SOURCE MATERIAL Block Start
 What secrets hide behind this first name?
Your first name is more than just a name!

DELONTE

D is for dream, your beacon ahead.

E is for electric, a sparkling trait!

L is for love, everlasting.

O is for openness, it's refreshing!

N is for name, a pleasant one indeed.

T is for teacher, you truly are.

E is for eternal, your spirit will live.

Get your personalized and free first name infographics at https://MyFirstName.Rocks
SOURCE MATERIAL Block End
> _WHAT YOU SHOULD DO_:
Determine how many lines in the listing above contain "name", giving the number and no other words.

> _ANSWER FOR THIS EXERCISE_:
4